CH: “Canterbury currently has three takeout levels:
Exotics incl Pick 3 23%
Pick 4 14%
“What are the new rates and could you briefly explain how and why you arrived at them?”
EH: “WPS 15%, Exotics 18%.
“The new takeout rates came down to our desire to get a blended takeout that is lower than any other racetrack in America. First, we discussed wanting to have takeout rates on WPS that are the lowest in America at 15%. We believe in churn, and the WPS wagers are the best wagers to target if you’re focused on that. We went back and forth on what to do with our exotics, but in the end we wanted to be about a full percentage point lower than the next closest racetrack (Kentucky Downs) in order to show horseplayers that we want their business. We’re willing to take some risk to get people’s attention.”
CH: “What rate does your current takeout schedule blend to and what will your new projected blended rate be?”
EH: “In 2015, our blended rate was 20.4 percent and we project that it will be 16.5 percent in 2016.
“This is roughly a 20 percent reduction in our takeout and it will be a huge benefit for our racing customers. We believe that this will be the largest takeout reduction in the history of horse racing in the United States.”
CH: “Very often, tracks that have experimented with takeout reductions have not had the planning and foresight to stay the course with them to truly measure their impact. Is it your intention to maintain the new takeout rates throughout your 2016 season?”
EH: “We’ve spent many, many hours analyzing the possible outcomes of a takeout reduction. We’ve spoken to customers on-track, those who play at brick and mortar facilities across the country, those that use ADW [advance deposit wagering] platforms and those that are a part of high-volume operations.
“The response we’ve gotten to this idea has been so positive that we’re ready to see this through 2016 and talk about where we go from there. We also believe that, although it will be a small sample, our results can be instructive to the industry.”
CH: “What are your projections on the impact of your takeout decreases over the 2016 race meet? Do you expect them to have a larger or smaller impact on your live track wagering market?”
EH: “One of the reasons we think we are a well-positioned racetrack to experiment with a takeout reduction is that we currently have such a large portion of our overall handle coming from our on-track patrons. Therefore we are not pushing the burden of the takeout reduction to others on a percentage basis like some would have to do.
“We have real skin in the game, but we think there is opportunity to raise on-track handle by a minimum of 10 percent just by putting more money into the hands of our local customers.
“The larger opportunity is in the export market, where we haven’t been as competitive as we’d have liked in the past. We’re confident that an increase of 25 percent or more is achievable in this area, but this is an experiment that needs the support of the industry. We hope that horseplayers all over the world respond positively to a change that is aimed at benefitting them directly.”

■ DATA EXCERPT
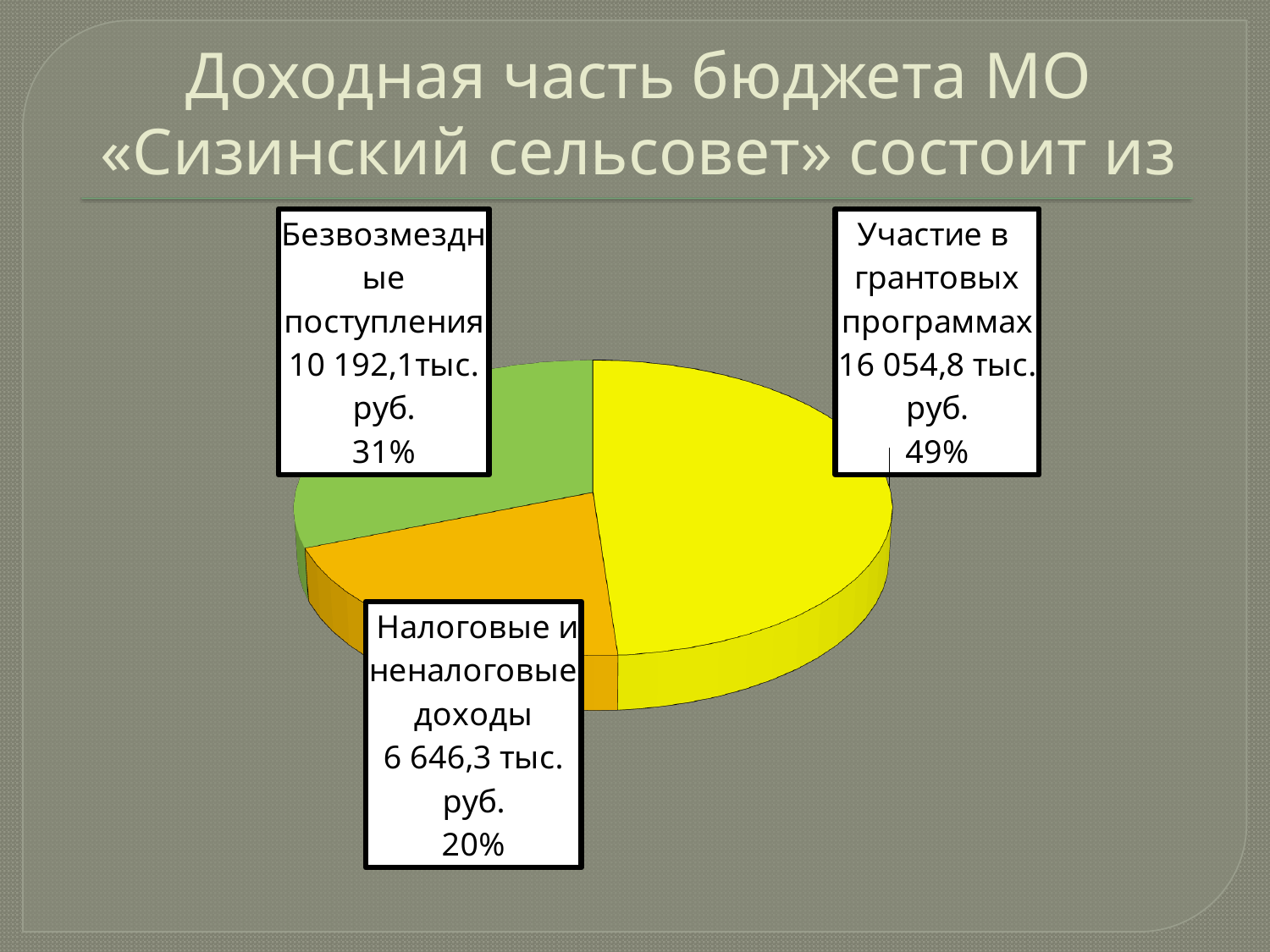
What colour is the slice for Участие в грантовых программах? yellow What is the value for Безвозмездные поступления? 10 192,1 тыс. руб. How many slices does the pie chart have? 3 What is the value for Налоговые и неналоговые доходы? 6 646,3 тыс. руб. What is the difference between Участие в грантовых программах and Безвозмездные поступления? 5 862,7 тыс. руб. What kind of chart is shown on the slide? pie chart What share of the pie does Налоговые и неналоговые доходы represent? 20% Which is larger, Безвозмездные поступления or Налоговые и неналоговые доходы? Безвозмездные поступления Which category has the smallest slice of the pie? Налоговые и неналоговые доходы What share of the pie does Участие в грантовых программах represent? 49% Which category has the largest slice of the pie? Участие в грантовых программах What is the value for Участие в грантовых программах? 16 054,8 тыс. руб.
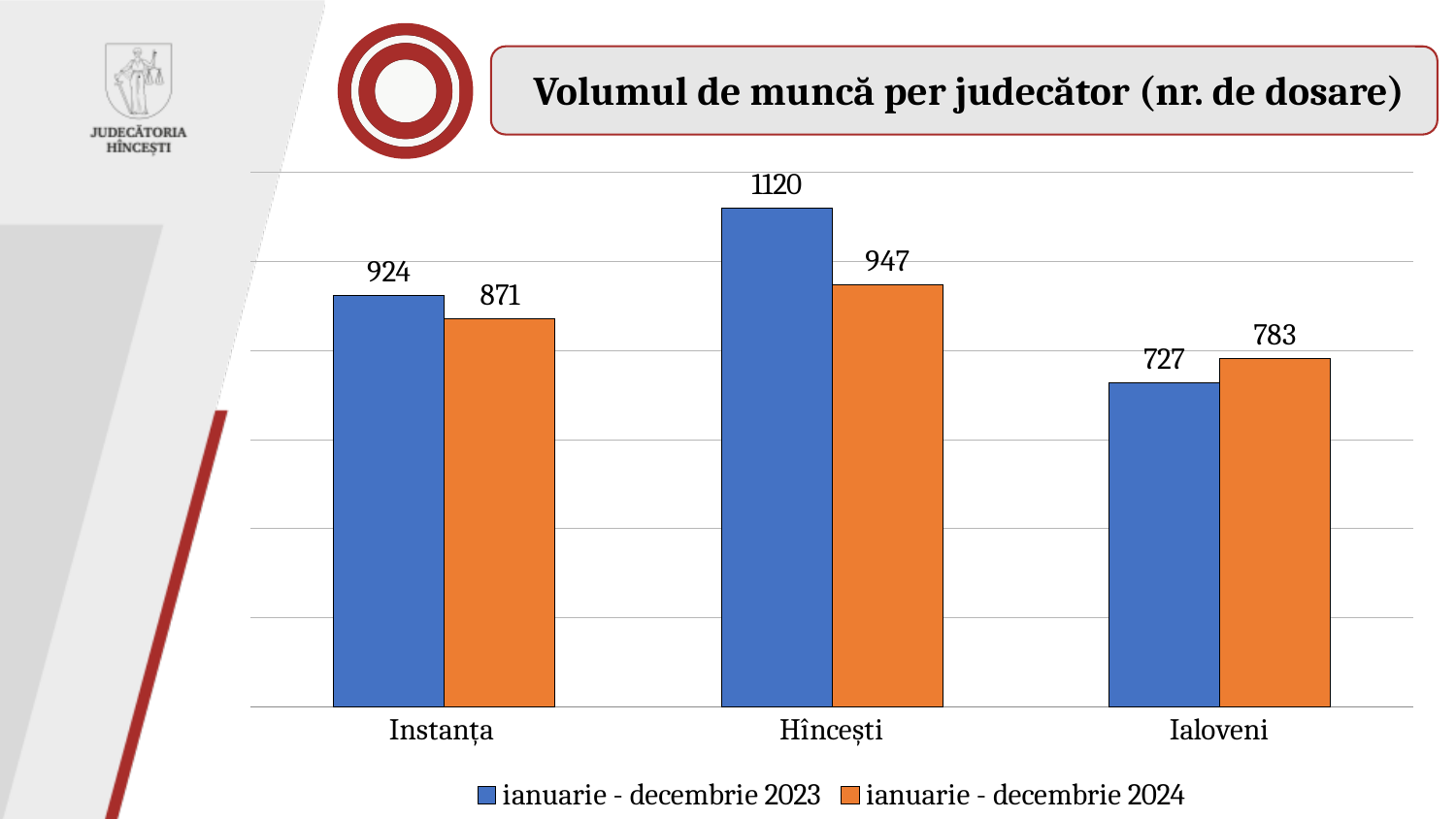
How many series does the legend list? 2 How many categories are shown on the x axis? 3 What is the difference between the 2023 and 2024 values for Hîncești? 173 What is the value for Hîncești in the ianuarie - decembrie 2023 series? 1120 What is the difference between the 2024 and 2023 values for Ialoveni? 56 Which category has the lowest value in the ianuarie - decembrie 2024 series? Ialoveni What is the value for Instanța in the ianuarie - decembrie 2024 series? 871 For Instanța, which series has the larger value: ianuarie - decembrie 2023 or ianuarie - decembrie 2024? ianuarie - decembrie 2023 What kind of chart is shown on the slide? bar chart What is the value for Ialoveni in the ianuarie - decembrie 2024 series? 783 What is the title of the chart? Volumul de muncă per judecător (nr. de dosare) Which category has the highest value in the ianuarie - decembrie 2023 series? Hîncești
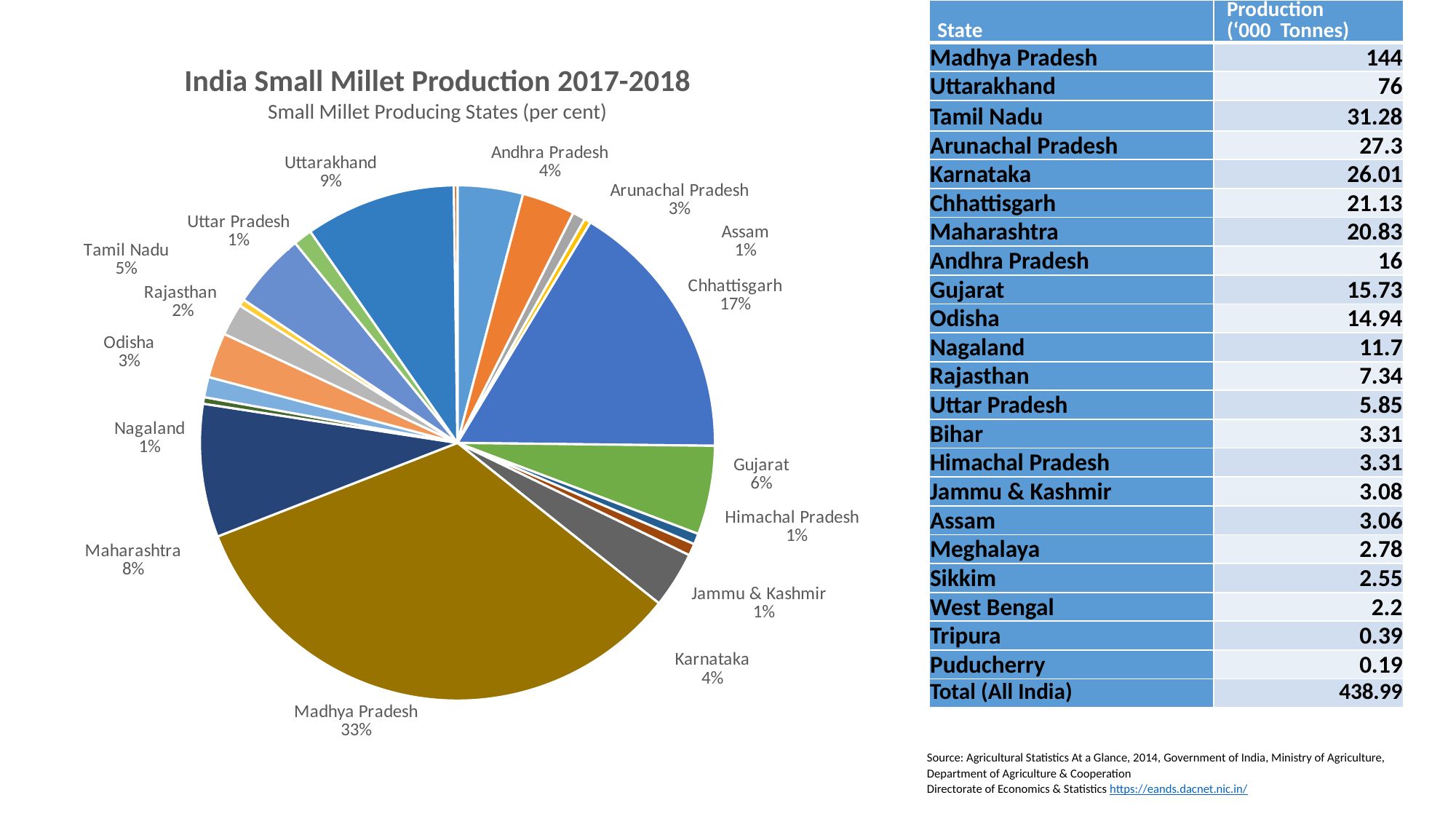
What is the difference in percentage points between Uttarakhand and Andhra Pradesh in the pie chart? 5 What percentage is shown for Chhattisgarh in the pie chart? 17% What percentage is shown for Uttarakhand in the pie chart? 9% What share of the pie does Madhya Pradesh hold? 33% Which is larger in the pie chart, Maharashtra or Tamil Nadu? Maharashtra What percentage is shown for Odisha in the pie chart? 3% What percentage is shown for Gujarat in the pie chart? 6% What kind of chart is shown on the slide? Pie chart What is the title of the chart? India Small Millet Production 2017-2018 What is the difference in percentage points between Madhya Pradesh and Chhattisgarh in the pie chart? 16 What is the subtitle shown below the chart title? Small Millet Producing States (per cent) Which state has the largest slice of the pie chart? Madhya Pradesh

■ YOUR ASSIGNMENT
Resume the Canterbury takeout interview after its final sentence. The material that comes after the interview stands on its own and is unrelated to it.

■ RESPONSE TO THE EXERCISE
CH: “Churn is an important factor in racetrack wagering. Clearly a reduction in takeout will result in more money being returned to the bettors and being available for betting back into the pool. Have you made any assumptions about the churn rate from the takeout reduction?”
EH: “It’s a difficult assumption to make in this day and age. There will undoubtedly be some players who benefit from a reduced takeout at Canterbury Park and use that premium to wager on other racetracks. We can’t stop that and it’s actually a benefit to all our export locations in that we will be getting additional dollars in the hands of their customers.
“What we have to hope is that we can improve the handle of our on-track patrons and that we develop a new set of customers worldwide to take our pool sizes to another level. If we can do both those things, our experiment will be a huge success.”
CH: “Takeout reductions can have an active component for the customers and a passive component as well. Clearly, some customers will be attracted to betting on your races with the lower takeout and they will make an active decision to bet more of their available wagering funds into the Canterbury pools.
“The passive component is for those customers who will not change their betting decisions but who will be beneficiaries on every winning ticket that they cash. Presumably without the “noise” of the various simulcast pool options, it will be easier to measure the passive impact on your live track pools. Do you have a view on what the active or passive responses will be to the takeout reduction?”
EH: “Well, we did our homework. We’ve traveled to visit with customers, we’ve sat down with local patrons and we’ve been on the phone with some of the biggest players in the world. We believe that there is a strong faction of horseplayers that will be active in playing our races this year based on Canterbury Park having the lowest take out in the United States. What we have to hope is that we generate momentum from this group of players and the larger pools then become more attractive to everyone. That’s how we’re most likely to gain the play from the passive component of horseplayers – larger pools with higher payouts. And it doesn’t hurt that our quality of racing and field size should be the best it’s ever been this summer.”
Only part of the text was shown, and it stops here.